# Start of Given records

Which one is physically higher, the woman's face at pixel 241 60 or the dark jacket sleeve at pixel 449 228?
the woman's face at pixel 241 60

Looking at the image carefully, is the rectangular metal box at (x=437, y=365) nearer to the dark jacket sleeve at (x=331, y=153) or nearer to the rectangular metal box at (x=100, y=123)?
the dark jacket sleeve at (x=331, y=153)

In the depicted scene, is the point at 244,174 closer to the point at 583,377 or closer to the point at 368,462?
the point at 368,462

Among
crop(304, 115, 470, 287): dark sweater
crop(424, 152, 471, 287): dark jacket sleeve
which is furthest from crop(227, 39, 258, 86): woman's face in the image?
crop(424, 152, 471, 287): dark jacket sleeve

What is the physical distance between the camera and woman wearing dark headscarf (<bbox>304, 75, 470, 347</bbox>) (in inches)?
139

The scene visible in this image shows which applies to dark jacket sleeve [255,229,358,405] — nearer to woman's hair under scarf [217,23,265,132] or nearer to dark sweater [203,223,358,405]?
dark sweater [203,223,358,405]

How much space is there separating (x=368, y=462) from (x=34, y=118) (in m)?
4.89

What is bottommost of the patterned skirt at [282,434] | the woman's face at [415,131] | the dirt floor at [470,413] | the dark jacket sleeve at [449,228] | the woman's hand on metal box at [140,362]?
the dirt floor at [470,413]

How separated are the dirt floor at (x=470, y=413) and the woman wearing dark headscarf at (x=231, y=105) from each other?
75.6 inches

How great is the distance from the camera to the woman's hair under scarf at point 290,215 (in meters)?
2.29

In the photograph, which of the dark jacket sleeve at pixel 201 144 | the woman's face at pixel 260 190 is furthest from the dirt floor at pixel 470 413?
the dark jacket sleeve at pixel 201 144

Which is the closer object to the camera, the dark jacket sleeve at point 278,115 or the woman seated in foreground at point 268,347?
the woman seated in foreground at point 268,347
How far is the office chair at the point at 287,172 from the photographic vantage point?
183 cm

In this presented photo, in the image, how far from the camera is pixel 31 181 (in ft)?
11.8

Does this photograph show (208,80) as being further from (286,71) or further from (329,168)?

# End of Given records

Given instruction —
Print every item above verbatim, without changing a single character.

Finished task —
Which one is physically higher, the woman's face at pixel 241 60 or the dark jacket sleeve at pixel 449 228?
the woman's face at pixel 241 60

Looking at the image carefully, is the rectangular metal box at (x=437, y=365) nearer to the dark jacket sleeve at (x=331, y=153) or nearer to the rectangular metal box at (x=100, y=123)?
the dark jacket sleeve at (x=331, y=153)

In the depicted scene, is the point at 244,174 closer to the point at 583,377 or closer to the point at 368,462?
the point at 368,462

Among
crop(304, 115, 470, 287): dark sweater
crop(424, 152, 471, 287): dark jacket sleeve
which is furthest from crop(227, 39, 258, 86): woman's face in the image?
crop(424, 152, 471, 287): dark jacket sleeve

What is the physical distance between the camera and woman wearing dark headscarf (<bbox>304, 75, 470, 347</bbox>) (in inches)?
139

The scene visible in this image shows which applies to dark jacket sleeve [255,229,358,405] — nearer to woman's hair under scarf [217,23,265,132] or nearer to dark sweater [203,223,358,405]?
dark sweater [203,223,358,405]

How much space is there separating (x=368, y=462) from (x=34, y=118) (in m)?
4.89

What is bottommost of the patterned skirt at [282,434] | the woman's face at [415,131] | the dirt floor at [470,413] | the dark jacket sleeve at [449,228] | the woman's hand on metal box at [140,362]?
the dirt floor at [470,413]

How separated are the dirt floor at (x=470, y=413) and the woman wearing dark headscarf at (x=231, y=105) from each other?
75.6 inches

How great is the distance from the camera to the woman's hair under scarf at point 290,215 (in meters)?
2.29

In the photograph, which of the dark jacket sleeve at pixel 201 144 | the woman's face at pixel 260 190 is furthest from the dirt floor at pixel 470 413?
the dark jacket sleeve at pixel 201 144

Which is the closer object to the camera, the dark jacket sleeve at point 278,115 or the woman seated in foreground at point 268,347?
the woman seated in foreground at point 268,347
How far is the office chair at the point at 287,172 from the photographic vantage point?
183 cm

In this presented photo, in the image, how far from the camera is pixel 31 181 (in ft)?
11.8

Does this photograph show (208,80) as being further from (286,71) or further from (329,168)?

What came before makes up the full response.